Can you explain even how a plant works?
Can you explain weather and the interrelatedness of wind/sun/clouds/water?
Can you explain basic electricity?
The earth isn’t even intuitively round.
My point is just that wanting an intuitive understanding of the basic composition of the universe is really asking a lot. You should look at it the other way round and marvel that we have come up with explanations of so much.
tim314, Oh, granted on string theory. I was just using that as an example that we can explain the underpinnings in a variety of ways not limited to cutting things smaller and smaller until they are point-sized.
It’s worth mentioning, by the way, that the Uncertainty Principle (or something analogous to it) shows up in all wave theories, not just quantum mechanics. There’s also a version of it which would apply to a vibrating guitar string, or to waves on the ocean, or amber waves of grain. Quantum mechanics, it turns out, happens to be a wave theory, and so it has an Uncertainty Principle.

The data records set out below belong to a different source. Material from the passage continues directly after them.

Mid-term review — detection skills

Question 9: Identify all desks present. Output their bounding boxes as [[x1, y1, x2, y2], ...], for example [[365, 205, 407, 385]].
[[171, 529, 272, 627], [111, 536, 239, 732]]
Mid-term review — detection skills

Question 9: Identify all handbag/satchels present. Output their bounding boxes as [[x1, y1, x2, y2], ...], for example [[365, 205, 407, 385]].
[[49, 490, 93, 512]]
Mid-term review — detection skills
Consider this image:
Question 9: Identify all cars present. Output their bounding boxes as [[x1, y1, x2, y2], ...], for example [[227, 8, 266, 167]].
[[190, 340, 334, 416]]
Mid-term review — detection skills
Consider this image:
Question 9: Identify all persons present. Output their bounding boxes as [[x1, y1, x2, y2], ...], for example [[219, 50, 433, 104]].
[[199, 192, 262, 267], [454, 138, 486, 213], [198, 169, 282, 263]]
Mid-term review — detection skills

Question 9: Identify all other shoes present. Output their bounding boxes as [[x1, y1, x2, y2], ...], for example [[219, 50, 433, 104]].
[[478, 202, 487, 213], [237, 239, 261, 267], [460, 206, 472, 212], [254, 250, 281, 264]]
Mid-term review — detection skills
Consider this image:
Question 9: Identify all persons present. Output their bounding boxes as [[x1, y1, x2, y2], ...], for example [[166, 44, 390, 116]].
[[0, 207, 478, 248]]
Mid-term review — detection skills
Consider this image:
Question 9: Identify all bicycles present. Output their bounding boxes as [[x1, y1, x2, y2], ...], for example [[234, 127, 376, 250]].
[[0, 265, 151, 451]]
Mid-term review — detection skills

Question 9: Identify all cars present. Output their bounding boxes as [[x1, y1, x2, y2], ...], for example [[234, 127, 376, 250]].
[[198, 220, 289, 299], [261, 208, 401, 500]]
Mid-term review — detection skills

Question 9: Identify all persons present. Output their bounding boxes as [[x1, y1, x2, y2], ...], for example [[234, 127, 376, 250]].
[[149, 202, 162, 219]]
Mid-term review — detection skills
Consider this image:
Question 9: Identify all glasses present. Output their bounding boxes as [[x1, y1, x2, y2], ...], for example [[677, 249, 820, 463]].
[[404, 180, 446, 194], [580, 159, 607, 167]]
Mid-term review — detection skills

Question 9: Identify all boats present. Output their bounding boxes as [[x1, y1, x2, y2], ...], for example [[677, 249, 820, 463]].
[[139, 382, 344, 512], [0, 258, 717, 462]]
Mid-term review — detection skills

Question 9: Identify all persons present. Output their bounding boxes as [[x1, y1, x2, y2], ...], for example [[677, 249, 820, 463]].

The best way to understand the Uncertainty Principle that I’ve heard is to look at the difficulty in determining the fequency components in a classical wave You don’t need to understand tht math of Fourier Series and Transforms to see the problem if you look at it this way:
Suppose there is a radio wave that you are trying to measure and someone asks you to determine the frequencies in the wave at an exact point in time-- IOW, you are not allowed to sample the wave, you have to measure it at only one, infinitely small, point in time. Well, you can’t do it. A wave simply doesn’t have a frequency at a point in time. In order to determine the frequencies, you need to sample the wave over a length of time. And the shorter the time that you sample the wave, the less accurate your measurement of the frequency components is going to be. Uncertainty! So, just as we say it makes no sense to ask what the exact position and momentum of a particle* is, it makes no sense to ask what the frequency of a wave is at a specific time.
*A particle whose position is defined by a wave function, that is.